Startup on a shoestring: building the MVP

This article is the sixth in the Startup Series on FirstPost’s Tech2 section and first appeared on Nov the 15th, 2016.

“You may be a business man or some high-degree thief,
They may call you doctor or they may call you chief,
But you’re gonna have to serve somebody”.

Nobel Laureate Bob Dylan is not known as a business advisor but his words are worth pondering.

A startup may be your dream, your personal pain point, your vision but unless you find enough people to say “yes, we share this pain too” and “yes, we will pay for the pain to go away”, there will be no startup beyond your dream. This is where building the Minimum Viable Product (MVP) comes in.

An MVP, as founders will know, is a bare-bones prototype that can be used to test if the dream should remain a dream or if some elbow grease may help its realisation. Its value in getting early adopters in is significant.

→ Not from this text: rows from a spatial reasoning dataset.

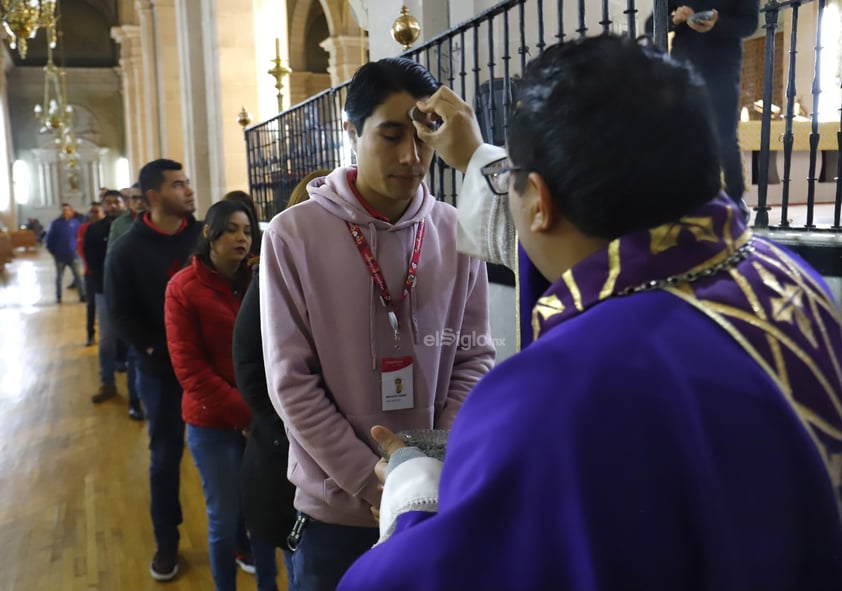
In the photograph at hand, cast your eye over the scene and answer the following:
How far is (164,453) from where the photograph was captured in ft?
11.6

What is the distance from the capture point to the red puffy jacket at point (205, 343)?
2930mm

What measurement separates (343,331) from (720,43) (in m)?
2.78

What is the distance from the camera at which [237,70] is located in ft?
32.0

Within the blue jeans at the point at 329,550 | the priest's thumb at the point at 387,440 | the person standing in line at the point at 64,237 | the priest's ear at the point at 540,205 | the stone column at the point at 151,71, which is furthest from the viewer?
the stone column at the point at 151,71

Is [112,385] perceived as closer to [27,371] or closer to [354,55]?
[27,371]

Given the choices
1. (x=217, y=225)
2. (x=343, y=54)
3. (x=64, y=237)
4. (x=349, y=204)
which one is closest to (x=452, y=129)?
(x=349, y=204)

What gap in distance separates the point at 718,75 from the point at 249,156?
675 centimetres

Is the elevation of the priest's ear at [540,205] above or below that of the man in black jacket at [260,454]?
above

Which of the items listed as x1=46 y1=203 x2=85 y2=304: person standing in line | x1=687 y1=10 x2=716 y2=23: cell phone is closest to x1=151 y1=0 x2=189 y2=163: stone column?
x1=46 y1=203 x2=85 y2=304: person standing in line

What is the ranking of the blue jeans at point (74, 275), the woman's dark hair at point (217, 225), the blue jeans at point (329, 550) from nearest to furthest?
1. the blue jeans at point (329, 550)
2. the woman's dark hair at point (217, 225)
3. the blue jeans at point (74, 275)

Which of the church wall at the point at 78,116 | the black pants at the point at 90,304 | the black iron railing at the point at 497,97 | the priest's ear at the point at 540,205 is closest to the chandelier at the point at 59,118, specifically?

Early adopters are different beasts, psychologically speaking, from later adopters. They get your drift, your vision; they will use a less than perfect product and give you feedback; and you will gain several things. You will gain some early champions, you will get to see how the product works in the hands of actual users not just the people who designed it and how it needs to change, and you will get a better idea of what you need by way of talent to drive the startup.

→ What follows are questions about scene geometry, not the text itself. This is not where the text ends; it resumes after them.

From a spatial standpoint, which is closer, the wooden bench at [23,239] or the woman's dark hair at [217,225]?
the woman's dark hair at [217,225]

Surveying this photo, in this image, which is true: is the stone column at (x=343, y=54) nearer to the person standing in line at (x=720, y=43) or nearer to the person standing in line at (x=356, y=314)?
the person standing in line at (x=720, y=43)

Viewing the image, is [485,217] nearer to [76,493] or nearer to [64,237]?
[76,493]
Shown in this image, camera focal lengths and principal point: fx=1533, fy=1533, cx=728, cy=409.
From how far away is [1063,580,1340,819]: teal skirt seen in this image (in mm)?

Open source tools and cloud services enable quick building up of MVP for web based services. But not all startups are building web services or apps. How does one build an MVP for a physical product? As the following examples show, the web can be immensely useful in these contexts too.

Svaha-USA makes STEAM-themed clothing for children. Some mums asked them for STEAM themed dresses. Before swinging into action based on some feedback. Svaha-USA chose to test the wider market by setting up a crownfunding campaign for their first such collection. Not only was the campaign oversubscribed, they built a new following and now STEAM themed dresses for mothers are an integral part of their offering.

The founders of Onnix Bags in London, aiming to offer customisable, handcrafted bags at affordable prices, started by building a community first. Practising artist Austin Kleon’s advice, Show Your Work, they shared their process of design and building supplier relations with the community. This community came through in a big way when they ran their crowdfunding campaign, and you guessed it! They benefited other founders in their community by sharing in great detail how they went about their campaign. Where markets are finicky and unforgiving, such as in fashion and personal goods, building an MVP could go hand-in-hand with early marketing and brand building as Onnix successfully did.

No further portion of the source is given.